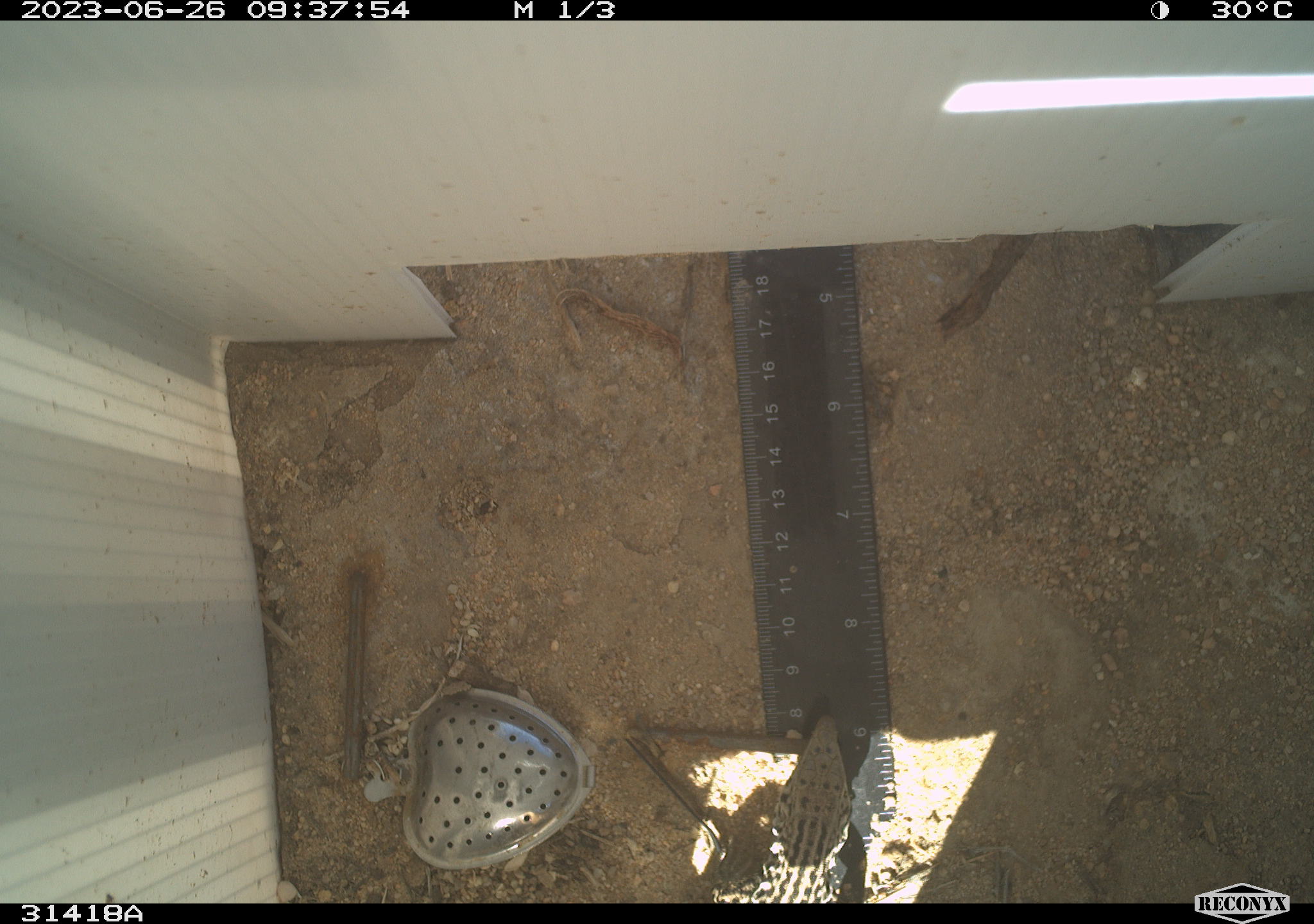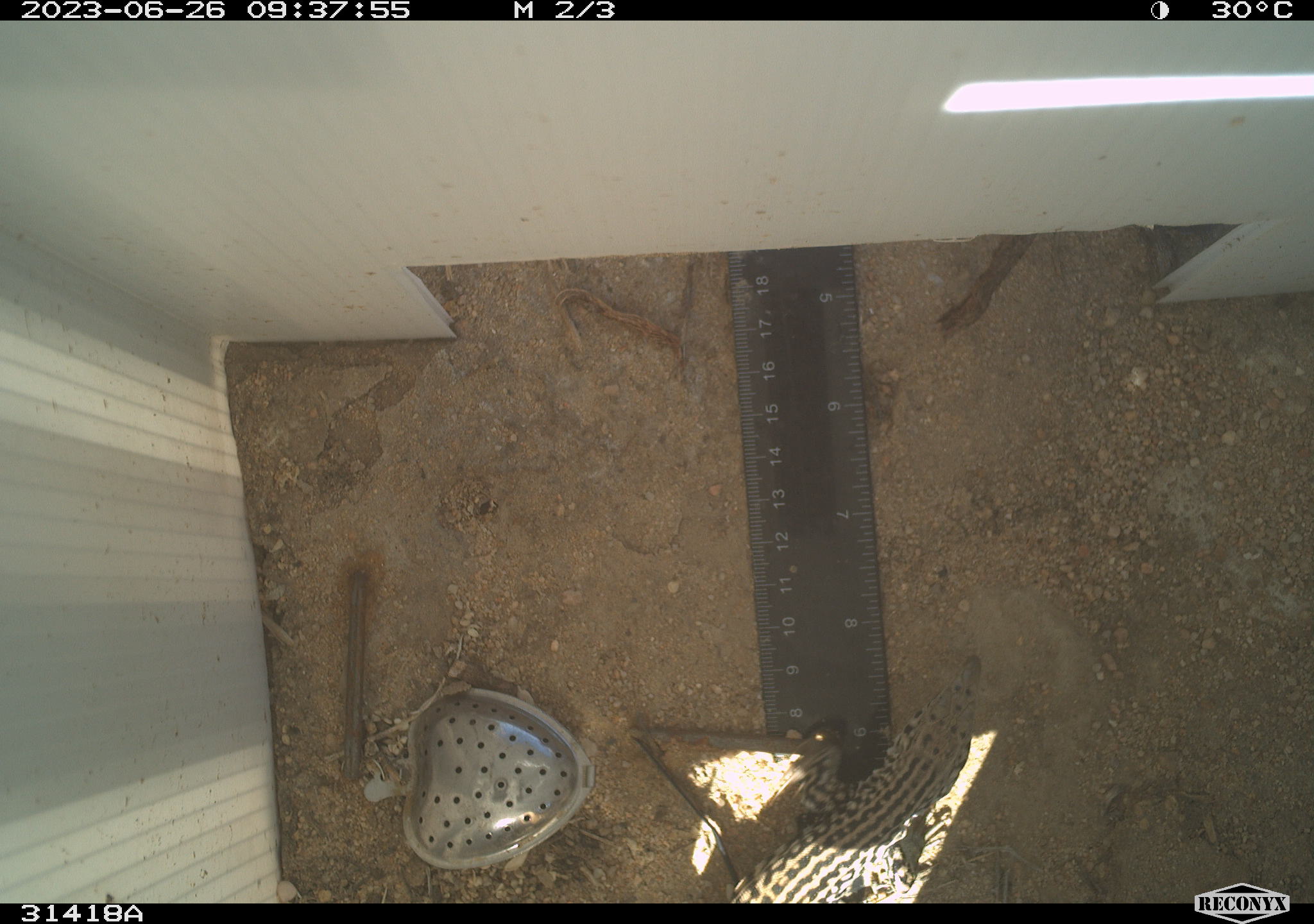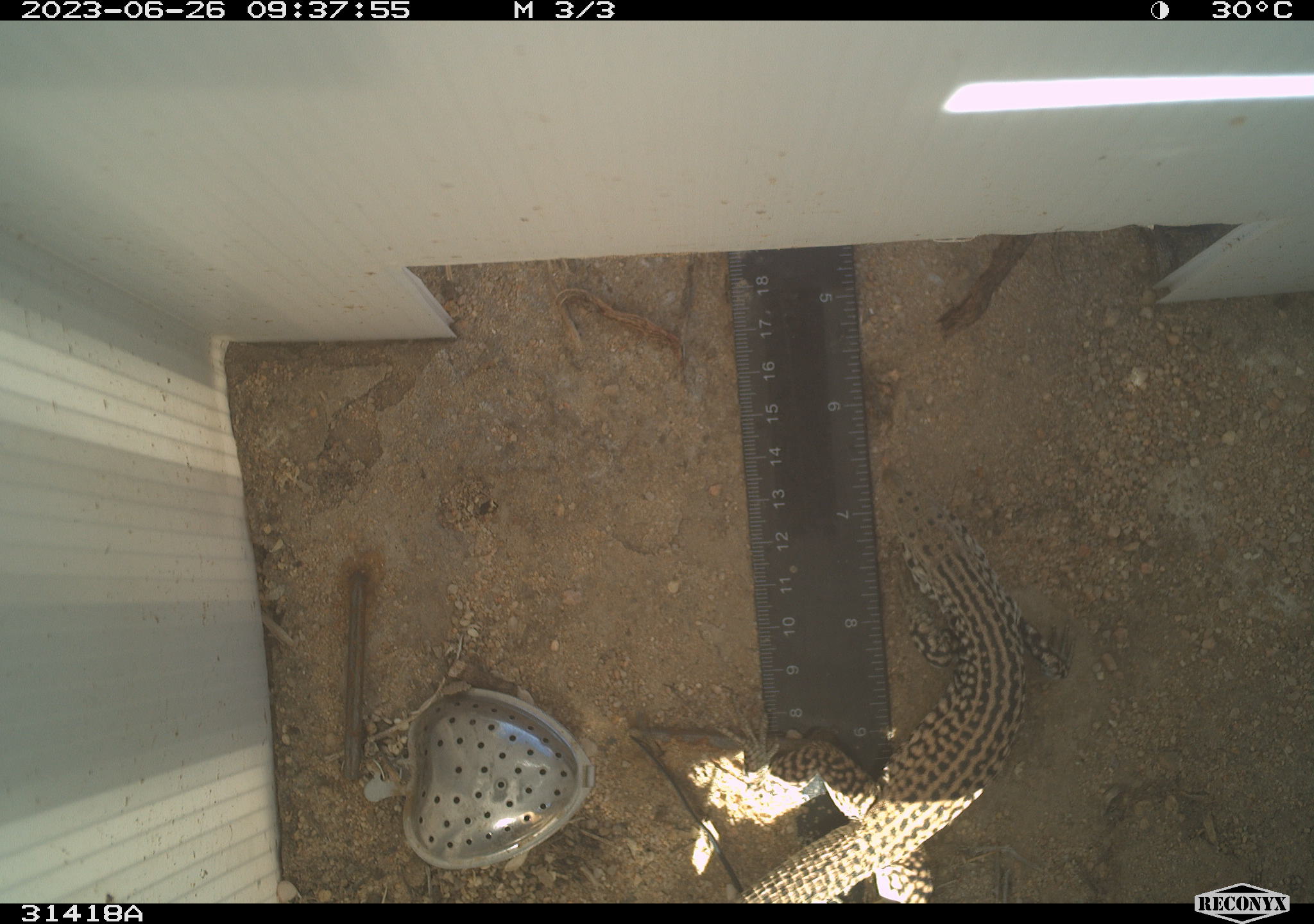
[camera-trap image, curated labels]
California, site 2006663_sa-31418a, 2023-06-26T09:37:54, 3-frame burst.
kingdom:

**Exercise brief:**
Retype all the data exactly. Omit pictures.

**Solved exercise:**
[camera-trap image, curated labels]
California, site 2006663_sa-31418a, 2023-06-26T09:37:54, 3-frame burst.
kingdom:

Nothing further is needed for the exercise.